Why? Strength training can help you gain or maintain lean body mass, which will burn more calories in the long run. ICYDK, the more muscle mass you have, the higher your resting metabolic rate (the minimum amount of calories your body needs to perform normal bodily functions), Sternlicht explains. When you weight train with shorter rest intervals, you create greater excess post-exercise oxygen consumption (EPOC), which is the calories you burn long after your workout. That’s because it’s more demanding on anaerobic (oxygen-free) energy pathways during exercise, which increases the need for oxygen after a workout.
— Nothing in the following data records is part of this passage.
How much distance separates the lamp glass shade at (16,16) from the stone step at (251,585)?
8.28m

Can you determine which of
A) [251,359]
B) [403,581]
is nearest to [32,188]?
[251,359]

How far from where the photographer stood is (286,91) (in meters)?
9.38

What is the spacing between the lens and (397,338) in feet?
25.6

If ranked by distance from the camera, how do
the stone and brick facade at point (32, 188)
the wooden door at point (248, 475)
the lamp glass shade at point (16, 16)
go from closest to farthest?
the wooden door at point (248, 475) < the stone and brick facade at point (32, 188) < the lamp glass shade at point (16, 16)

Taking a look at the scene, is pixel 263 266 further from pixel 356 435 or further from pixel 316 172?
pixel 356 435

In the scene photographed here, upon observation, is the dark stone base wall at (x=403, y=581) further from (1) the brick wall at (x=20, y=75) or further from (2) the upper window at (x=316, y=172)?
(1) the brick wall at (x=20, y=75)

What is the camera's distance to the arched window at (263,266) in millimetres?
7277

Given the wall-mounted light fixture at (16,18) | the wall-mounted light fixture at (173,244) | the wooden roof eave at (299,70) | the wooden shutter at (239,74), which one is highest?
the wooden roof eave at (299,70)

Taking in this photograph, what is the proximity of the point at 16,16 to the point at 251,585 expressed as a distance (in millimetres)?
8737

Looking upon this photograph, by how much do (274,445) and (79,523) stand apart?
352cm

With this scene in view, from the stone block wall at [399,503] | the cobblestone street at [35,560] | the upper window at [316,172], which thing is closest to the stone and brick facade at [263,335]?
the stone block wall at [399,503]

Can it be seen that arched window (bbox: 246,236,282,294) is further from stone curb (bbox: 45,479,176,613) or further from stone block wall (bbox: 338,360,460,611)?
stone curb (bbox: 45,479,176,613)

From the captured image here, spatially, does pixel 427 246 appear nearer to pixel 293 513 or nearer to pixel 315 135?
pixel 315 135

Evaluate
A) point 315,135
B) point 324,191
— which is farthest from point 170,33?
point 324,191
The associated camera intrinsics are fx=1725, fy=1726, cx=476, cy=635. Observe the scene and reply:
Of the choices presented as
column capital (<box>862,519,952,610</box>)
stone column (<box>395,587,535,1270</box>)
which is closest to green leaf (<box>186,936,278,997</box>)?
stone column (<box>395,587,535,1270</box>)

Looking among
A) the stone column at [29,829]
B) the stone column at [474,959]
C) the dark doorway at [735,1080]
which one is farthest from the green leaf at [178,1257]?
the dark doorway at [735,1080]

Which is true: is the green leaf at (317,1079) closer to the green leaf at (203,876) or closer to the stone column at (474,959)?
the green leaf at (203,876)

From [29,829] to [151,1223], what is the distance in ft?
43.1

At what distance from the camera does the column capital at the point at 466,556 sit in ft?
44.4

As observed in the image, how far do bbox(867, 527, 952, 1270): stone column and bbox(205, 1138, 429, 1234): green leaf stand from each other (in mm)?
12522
So the more intense your lifts, the less rest you have between sets, and the more EPOC you’ll generate.

That said, you shouldn’t skip cardio entirely. “Ultimately, you’re using more energy and burning more calories when you’re doing aerobic training because you’re always moving, whereas with strength training you’re probably using two-thirds of the time for recovery, so adding some Aerobic exercise can increase your overall calorie burn,” says Sternlichter.

For this reason, it’s best to do mixed-strength cardio rather than steady-state cardio, says Gozo. “Every week, I recommend doing two full-body strength workouts with more reps and lighter weights, with some interval training in between (such as an Orangetheory or Barry’s Bootcamp class), plus two to three high-intensity workouts,” she says.
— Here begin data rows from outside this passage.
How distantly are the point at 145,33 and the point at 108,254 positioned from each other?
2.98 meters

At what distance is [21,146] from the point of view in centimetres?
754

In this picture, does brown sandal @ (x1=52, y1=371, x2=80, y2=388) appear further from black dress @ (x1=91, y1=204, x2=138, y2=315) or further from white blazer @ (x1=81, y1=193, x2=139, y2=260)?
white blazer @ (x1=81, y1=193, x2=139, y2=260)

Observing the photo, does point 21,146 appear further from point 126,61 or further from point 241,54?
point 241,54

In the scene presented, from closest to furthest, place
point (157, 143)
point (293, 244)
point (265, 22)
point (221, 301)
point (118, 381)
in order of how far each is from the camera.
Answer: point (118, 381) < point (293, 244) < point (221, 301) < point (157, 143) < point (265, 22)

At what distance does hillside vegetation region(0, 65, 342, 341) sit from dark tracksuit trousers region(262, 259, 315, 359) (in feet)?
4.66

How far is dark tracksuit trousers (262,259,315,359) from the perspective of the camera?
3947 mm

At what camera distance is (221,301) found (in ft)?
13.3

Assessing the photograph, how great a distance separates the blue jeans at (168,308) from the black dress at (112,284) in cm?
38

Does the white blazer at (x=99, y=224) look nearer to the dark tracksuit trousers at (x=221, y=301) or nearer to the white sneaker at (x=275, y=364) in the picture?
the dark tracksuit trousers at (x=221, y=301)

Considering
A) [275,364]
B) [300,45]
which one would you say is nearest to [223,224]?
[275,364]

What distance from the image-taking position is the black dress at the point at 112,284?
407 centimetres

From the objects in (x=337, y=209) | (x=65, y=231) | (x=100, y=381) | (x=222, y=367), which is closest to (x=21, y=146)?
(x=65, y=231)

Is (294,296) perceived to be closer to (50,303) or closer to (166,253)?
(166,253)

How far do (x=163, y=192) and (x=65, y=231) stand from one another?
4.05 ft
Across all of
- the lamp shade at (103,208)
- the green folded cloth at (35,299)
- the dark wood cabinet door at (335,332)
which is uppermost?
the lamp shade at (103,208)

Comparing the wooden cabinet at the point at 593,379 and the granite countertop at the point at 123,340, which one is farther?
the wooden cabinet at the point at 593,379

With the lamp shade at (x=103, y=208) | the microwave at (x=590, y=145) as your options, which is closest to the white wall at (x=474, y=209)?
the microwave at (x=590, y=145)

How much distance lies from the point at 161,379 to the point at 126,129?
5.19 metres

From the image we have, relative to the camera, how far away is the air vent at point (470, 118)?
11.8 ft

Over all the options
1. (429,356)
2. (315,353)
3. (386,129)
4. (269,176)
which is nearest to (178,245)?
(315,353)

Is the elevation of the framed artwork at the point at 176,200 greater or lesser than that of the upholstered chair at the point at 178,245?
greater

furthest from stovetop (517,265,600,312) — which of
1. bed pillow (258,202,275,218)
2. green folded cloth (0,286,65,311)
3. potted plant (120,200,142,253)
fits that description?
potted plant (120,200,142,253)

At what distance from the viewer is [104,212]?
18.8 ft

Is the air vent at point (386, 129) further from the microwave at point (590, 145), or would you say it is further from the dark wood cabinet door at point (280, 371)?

If you’re trying to lose weight, it’s also important to increase your non-exercise activity thermogenesis (NEAT) — that is, any exercise or physical activity you do outside of the gym, says Sternlicht. “Walking more, parking your car further from the entrance, and taking the stairs instead of the elevator are all examples of NEAT that will increase your calorie burn,” he says. (

How to Effectively Combine Cardio and Strength Exercise

Whether you do cardio or weights first, you’re doing a workout that combines strength and cardio in one session, parallel training. And, for the general public interested in using exercise to maintain a healthy weight, doing both aerobic and strength exercises in the same workout can effectively burn energy and build muscle without any real risk, McCall said.

In fact, a March 2014 study published in the Journal of Strength and Conditioning Research recruited 30 inactive female college students to an eight-week exercise program that included endurance training either before resistance training or during endurance Do resistance training before training. The endurance portion consisted of 3 minutes of moderate-intensity aerobic exercise, and the resistance portion consisted of 8 sets of 12 to <> reps of five to six different strength exercises. The researchers found significant improvements in performance, strength, and lean body mass regardless of the sequence of exercise (that is, whether you did cardio or weightlifting first).
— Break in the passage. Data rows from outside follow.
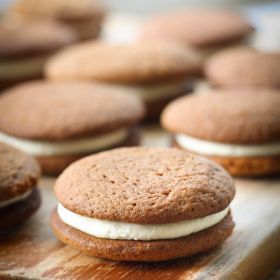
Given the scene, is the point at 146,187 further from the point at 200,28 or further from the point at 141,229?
the point at 200,28

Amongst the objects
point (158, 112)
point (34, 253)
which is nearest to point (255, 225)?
point (34, 253)

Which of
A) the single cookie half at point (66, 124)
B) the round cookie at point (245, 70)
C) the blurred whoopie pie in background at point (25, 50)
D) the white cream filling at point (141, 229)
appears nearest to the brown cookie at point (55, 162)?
the single cookie half at point (66, 124)

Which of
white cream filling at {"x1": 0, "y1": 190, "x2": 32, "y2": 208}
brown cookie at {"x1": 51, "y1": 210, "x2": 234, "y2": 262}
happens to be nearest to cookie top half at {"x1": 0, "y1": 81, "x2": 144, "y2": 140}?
white cream filling at {"x1": 0, "y1": 190, "x2": 32, "y2": 208}

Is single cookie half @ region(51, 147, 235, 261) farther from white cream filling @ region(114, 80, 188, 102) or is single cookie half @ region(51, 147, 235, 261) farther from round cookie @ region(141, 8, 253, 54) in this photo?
round cookie @ region(141, 8, 253, 54)

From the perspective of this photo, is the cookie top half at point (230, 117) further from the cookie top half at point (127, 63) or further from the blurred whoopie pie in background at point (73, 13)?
the blurred whoopie pie in background at point (73, 13)

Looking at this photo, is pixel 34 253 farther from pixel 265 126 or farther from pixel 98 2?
pixel 98 2

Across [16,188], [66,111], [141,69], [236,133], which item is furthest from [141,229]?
[141,69]
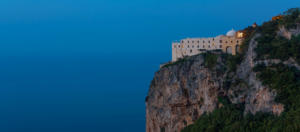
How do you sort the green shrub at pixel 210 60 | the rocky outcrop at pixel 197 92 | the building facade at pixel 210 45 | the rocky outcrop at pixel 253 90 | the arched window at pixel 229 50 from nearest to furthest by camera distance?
1. the rocky outcrop at pixel 253 90
2. the rocky outcrop at pixel 197 92
3. the green shrub at pixel 210 60
4. the building facade at pixel 210 45
5. the arched window at pixel 229 50

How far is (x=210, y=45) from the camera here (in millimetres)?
68438

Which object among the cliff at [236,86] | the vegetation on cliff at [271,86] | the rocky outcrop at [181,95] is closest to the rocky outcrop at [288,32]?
the cliff at [236,86]

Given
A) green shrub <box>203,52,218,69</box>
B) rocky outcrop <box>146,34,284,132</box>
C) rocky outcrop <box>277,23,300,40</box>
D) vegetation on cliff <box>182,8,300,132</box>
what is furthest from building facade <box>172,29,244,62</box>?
rocky outcrop <box>277,23,300,40</box>

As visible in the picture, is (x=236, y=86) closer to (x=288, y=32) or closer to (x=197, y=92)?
(x=197, y=92)

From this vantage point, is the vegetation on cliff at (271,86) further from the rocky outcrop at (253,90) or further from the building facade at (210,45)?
the building facade at (210,45)

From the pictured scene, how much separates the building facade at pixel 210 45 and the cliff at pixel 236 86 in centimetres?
254

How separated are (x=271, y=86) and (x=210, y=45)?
2159 centimetres

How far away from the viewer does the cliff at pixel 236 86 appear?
47156mm

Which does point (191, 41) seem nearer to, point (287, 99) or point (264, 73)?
point (264, 73)

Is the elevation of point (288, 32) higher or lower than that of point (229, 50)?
lower

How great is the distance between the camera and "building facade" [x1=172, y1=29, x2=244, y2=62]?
6450cm

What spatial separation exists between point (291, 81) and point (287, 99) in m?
2.41

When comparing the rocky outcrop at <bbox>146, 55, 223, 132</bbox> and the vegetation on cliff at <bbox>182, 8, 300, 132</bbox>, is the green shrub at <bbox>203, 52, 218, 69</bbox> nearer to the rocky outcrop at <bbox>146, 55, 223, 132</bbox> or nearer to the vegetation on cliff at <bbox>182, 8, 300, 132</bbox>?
the rocky outcrop at <bbox>146, 55, 223, 132</bbox>

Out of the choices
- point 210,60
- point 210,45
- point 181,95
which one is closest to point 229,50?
point 210,45
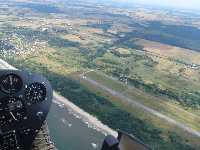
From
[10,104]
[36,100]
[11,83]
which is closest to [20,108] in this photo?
[10,104]

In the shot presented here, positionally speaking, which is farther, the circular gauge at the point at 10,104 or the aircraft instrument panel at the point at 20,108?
the circular gauge at the point at 10,104

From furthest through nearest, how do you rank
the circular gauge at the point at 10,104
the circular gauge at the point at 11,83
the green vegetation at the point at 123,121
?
the green vegetation at the point at 123,121, the circular gauge at the point at 11,83, the circular gauge at the point at 10,104

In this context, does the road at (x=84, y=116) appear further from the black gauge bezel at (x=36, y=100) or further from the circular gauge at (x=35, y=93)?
the circular gauge at (x=35, y=93)

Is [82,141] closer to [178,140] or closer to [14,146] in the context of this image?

According to Sternlicht, there’s no one magic formula when it comes to designing parallel workouts. “You have to do whatever works for your lifestyle and schedule,” he said. Whatever you choose, it’s a good idea to mix it up every once in a while. Changing your workout—whether you start with cardio and strength throughout the week or stick with it for a few weeks before changing—can help challenge your body in new ways, says McCall. That way you don’t hit a fitness platform.

And make sure you don’t overwork one muscle group. For example, consider pairing an upper-body workout with HIIT cardio, and do lower-intensity steady-state cardio on days when you do lower-body strength work, says McCall. “Because the leg muscles will be working during strength training, you don’t want to kill them with intense cardio.

When wondering whether it’s better to do cardio first or lift weights first, the bottom line is this: You want to prioritize your workouts based on your goals. If you’re focused on lifting a certain amount of weight or mastering a new kettlebell movement, you should definitely hit the weight room first and supplement it with some steady-state cardio on the treadmill, rower, or bike. On the other hand, if endurance is your goal, you should save energy to go further and combine endurance-building workouts with low-weight, high-volume strength training. If your goal is to lose weight, you want to do a combination of strength and cardio—with a special emphasis on strength.